Supplied data:
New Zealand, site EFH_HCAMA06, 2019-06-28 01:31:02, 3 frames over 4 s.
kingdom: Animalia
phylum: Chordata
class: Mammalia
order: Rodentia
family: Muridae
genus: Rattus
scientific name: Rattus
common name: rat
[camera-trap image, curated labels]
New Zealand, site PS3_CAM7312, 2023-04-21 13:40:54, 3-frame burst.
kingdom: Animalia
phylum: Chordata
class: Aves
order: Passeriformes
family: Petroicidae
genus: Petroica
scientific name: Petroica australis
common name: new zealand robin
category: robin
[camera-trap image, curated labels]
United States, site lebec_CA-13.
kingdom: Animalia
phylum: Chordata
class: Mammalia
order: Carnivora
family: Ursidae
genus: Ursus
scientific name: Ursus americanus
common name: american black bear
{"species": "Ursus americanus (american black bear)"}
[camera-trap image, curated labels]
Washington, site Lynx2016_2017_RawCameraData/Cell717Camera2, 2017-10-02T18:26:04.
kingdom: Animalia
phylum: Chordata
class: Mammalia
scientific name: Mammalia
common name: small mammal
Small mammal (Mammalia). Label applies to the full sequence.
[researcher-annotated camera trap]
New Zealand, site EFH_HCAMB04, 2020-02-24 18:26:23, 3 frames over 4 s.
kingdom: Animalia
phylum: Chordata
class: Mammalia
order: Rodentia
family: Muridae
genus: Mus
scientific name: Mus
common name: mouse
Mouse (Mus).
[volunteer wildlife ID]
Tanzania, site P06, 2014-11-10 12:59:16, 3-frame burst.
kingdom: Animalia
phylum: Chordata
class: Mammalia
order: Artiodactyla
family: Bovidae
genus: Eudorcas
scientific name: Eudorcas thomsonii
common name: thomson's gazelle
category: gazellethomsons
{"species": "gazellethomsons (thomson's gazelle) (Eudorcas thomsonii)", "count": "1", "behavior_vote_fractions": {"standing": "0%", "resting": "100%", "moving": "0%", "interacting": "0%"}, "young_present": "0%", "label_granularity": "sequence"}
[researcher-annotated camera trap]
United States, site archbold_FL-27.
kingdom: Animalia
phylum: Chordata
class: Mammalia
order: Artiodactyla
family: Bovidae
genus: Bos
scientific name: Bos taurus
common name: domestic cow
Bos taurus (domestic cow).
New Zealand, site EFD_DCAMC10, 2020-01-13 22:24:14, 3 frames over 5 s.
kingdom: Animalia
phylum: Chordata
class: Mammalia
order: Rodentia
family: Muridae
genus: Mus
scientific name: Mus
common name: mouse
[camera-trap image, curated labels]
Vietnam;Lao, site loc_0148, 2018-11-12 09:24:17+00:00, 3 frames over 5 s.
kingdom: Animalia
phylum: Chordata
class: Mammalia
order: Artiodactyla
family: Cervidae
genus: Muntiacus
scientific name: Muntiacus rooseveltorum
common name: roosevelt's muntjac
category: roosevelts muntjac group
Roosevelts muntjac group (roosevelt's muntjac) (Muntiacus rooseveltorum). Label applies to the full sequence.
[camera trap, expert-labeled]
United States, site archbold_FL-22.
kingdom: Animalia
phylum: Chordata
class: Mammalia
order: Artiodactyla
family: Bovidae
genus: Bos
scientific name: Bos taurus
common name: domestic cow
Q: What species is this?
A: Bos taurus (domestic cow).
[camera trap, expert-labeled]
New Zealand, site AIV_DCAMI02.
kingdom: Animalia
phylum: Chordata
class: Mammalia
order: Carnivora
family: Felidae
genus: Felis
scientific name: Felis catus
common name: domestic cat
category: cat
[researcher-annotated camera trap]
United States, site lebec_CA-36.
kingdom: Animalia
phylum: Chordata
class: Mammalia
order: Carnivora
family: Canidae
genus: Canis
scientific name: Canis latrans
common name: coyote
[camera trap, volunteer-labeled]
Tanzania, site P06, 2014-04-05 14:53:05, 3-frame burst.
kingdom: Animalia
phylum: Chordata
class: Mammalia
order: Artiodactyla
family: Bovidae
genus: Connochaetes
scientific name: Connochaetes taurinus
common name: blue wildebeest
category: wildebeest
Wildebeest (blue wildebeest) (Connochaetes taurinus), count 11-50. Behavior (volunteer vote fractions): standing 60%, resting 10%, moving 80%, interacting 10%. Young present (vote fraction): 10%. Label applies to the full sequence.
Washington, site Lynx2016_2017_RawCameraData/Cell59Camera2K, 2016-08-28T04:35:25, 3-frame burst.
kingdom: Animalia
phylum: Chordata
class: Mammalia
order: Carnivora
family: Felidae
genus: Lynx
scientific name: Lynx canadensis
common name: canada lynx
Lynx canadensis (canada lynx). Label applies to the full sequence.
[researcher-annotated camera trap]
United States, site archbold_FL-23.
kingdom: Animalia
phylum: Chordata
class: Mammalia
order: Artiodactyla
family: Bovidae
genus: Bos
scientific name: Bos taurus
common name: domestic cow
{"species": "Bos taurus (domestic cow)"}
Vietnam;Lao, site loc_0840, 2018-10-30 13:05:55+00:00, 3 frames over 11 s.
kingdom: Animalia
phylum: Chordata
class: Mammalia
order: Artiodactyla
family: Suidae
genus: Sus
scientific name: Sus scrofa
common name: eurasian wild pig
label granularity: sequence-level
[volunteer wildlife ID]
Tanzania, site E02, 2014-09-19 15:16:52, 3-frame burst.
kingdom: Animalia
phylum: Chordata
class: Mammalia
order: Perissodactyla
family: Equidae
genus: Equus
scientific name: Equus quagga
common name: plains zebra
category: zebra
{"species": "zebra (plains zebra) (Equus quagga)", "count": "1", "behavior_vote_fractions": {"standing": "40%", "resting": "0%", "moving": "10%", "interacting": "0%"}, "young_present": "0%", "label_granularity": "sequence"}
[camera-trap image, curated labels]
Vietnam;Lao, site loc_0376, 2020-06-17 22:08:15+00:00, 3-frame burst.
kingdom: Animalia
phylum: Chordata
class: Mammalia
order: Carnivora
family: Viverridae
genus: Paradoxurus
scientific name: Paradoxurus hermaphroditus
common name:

What to do:
When the word "United" turns up on a line of the material above, copy that line.

Answer section:
United States, site lebec_CA-13.
United States, site archbold_FL-27.
United States, site archbold_FL-22.
United States, site lebec_CA-36.
United States, site archbold_FL-23.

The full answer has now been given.